RELATED: Cory Gardner once opposed economic stimulus bills. Not anymore.
Ads: Senate Majority PAC, the Democratic group, says it will spend $5.2 million on TV in Colorado after Labor Day. Its GOP counterpart, Senate Leadership Fund, plans to spend $5.5 million on TV here.
Endorsements: James Iacino, a Democratic candidate in Tipton’s 3rd congressional district, was endorsed Wednesday by Attorney General Phil Weiser. Rep. Joe Neguse, D-Lafayette, was endorsed Thursday by Giffords, the gun control group.
More federal election news
Mile High Politics • By Conrad Swanson
A new normal for Denver City Council
Denver City Council is still meeting weekly in the days of the coronavirus pandemic, but those gatherings look decidedly different than normal.

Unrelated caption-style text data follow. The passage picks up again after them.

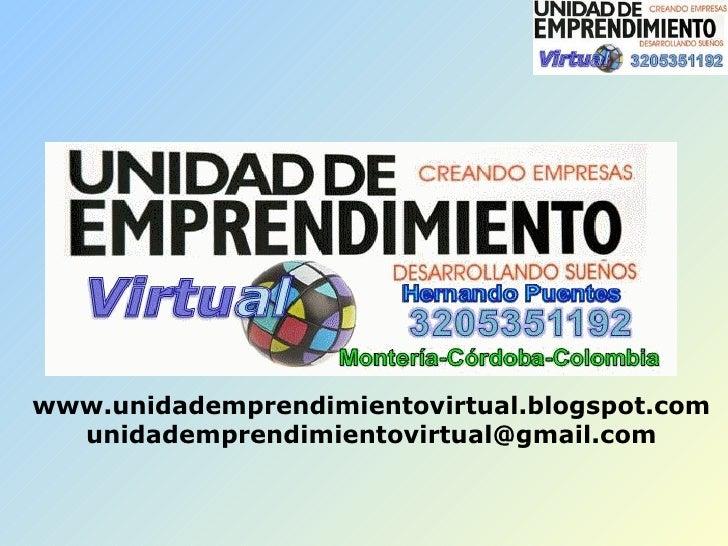 www.unidademprendimientovirtual.blogspot.com [email_address]
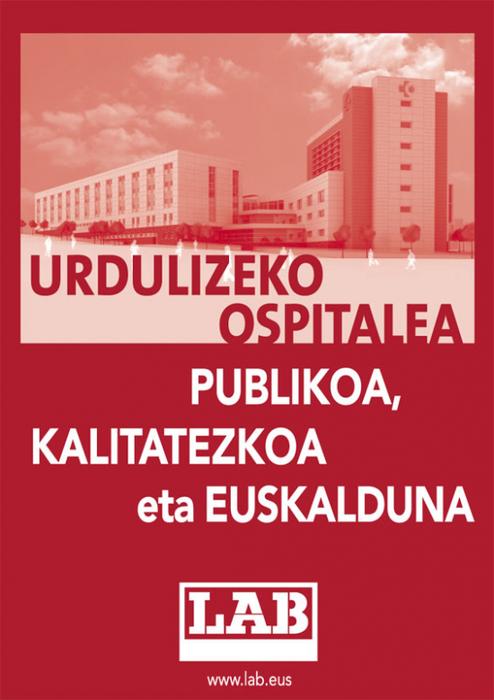 Urdulizko ospitale berria; publikoa, euskalduna eta kalitatezkoa!!!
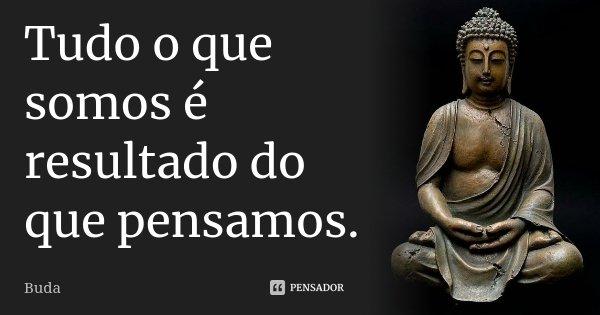 Tudo o que somos é resultado do que pensamos.... Frase de Buda.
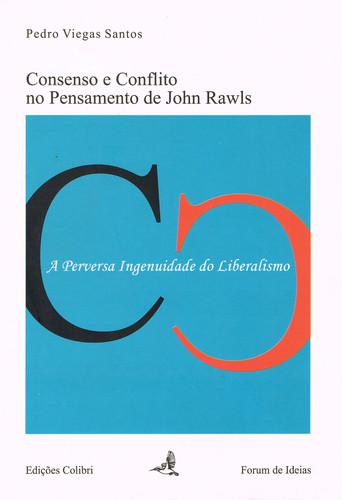 CONSENSO E CONFLITO NO PENSAMENTO DE JOHN RAWLS A PERVERSA INGENUIDADE DO LIBERALISMO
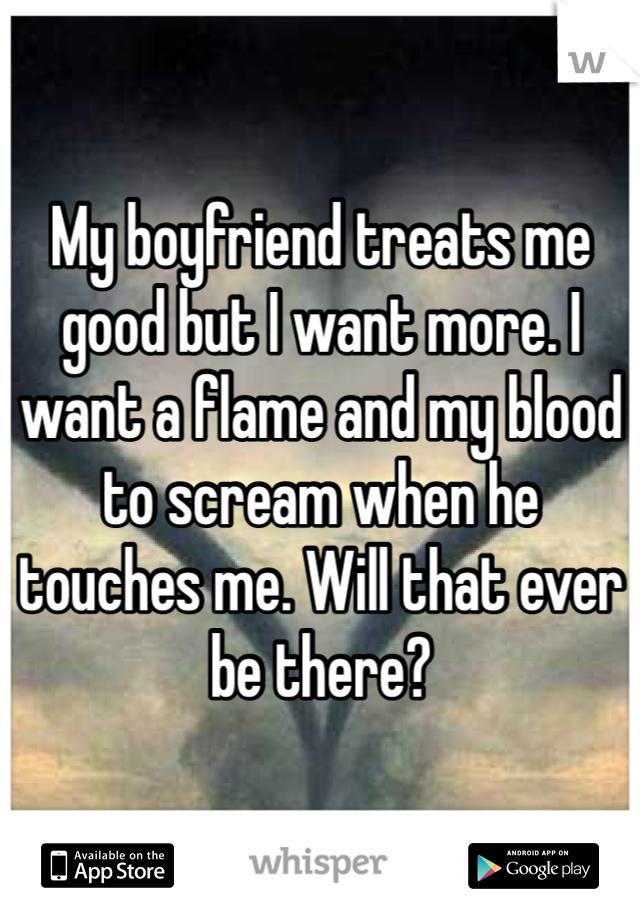 My boyfriend treats me good but I want more. I want a flame and my blood to scream when he touches me. Will that ever be there?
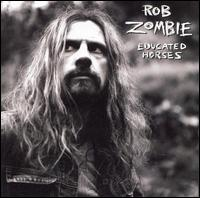 Educated Horses von Rob Zombie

Council votes are needed to approve regular contracts — like those paying workers to keep the city clean — and to allocate fresh cash to bankroll the city’s war on the virus.
But public comment sessions are no longer allowed, to keep human contact to a minimum.
The seating arrangement is different, too. During Tuesday’s meeting, six council members sat in the pews in the public gallery to allow for the appropriate amount of space between members.
There was no shortage of space: Only one person arrived to watch the 30-minute meeting in person Monday evening.
The substance of the meeting still concerned Councilwoman Candi CdeBaca, who argued that three agenda items didn’t require immediate attention from the body.
Those items include two contracts for AEG Presents — Rocky Mountains LLC and Live Nation Worldwide Inc. — for $8.5 million and $2 million, respectively — to promote and book live concerts in Denver. The third was a $1.1 million contract with John Elway Chevrolet to buy 28 Chevy Tahoes for the Denver Police Department.
“I believe that at a time like this we need to be recalibrating and digging deep into our budget to reallocate dollars more appropriately to meet the needs of this crisis,” CdeBaca said, warning the council she would vote against all three contracts.
Councilwoman Robin Kniech noted that while she also has some concerns about the items, the concert and event contracts are meant to generate revenue for Denver once the city is up and running again. Plus, that money is paid on commission rather than out of Denver’s general fund, so it couldn’t be reallocated.
Still, Councilman Chris Hinds lamented that Denver is apparently stuck with those two companies, who are known for their lack of customer service.
All three agenda items passed with only CdeBaca opposing them.
“Replacing the cars, the vehicles, doesn’t feel like it’s something that should rise to the level of prioritizing tonight and I would like to go on record as a no,” she said.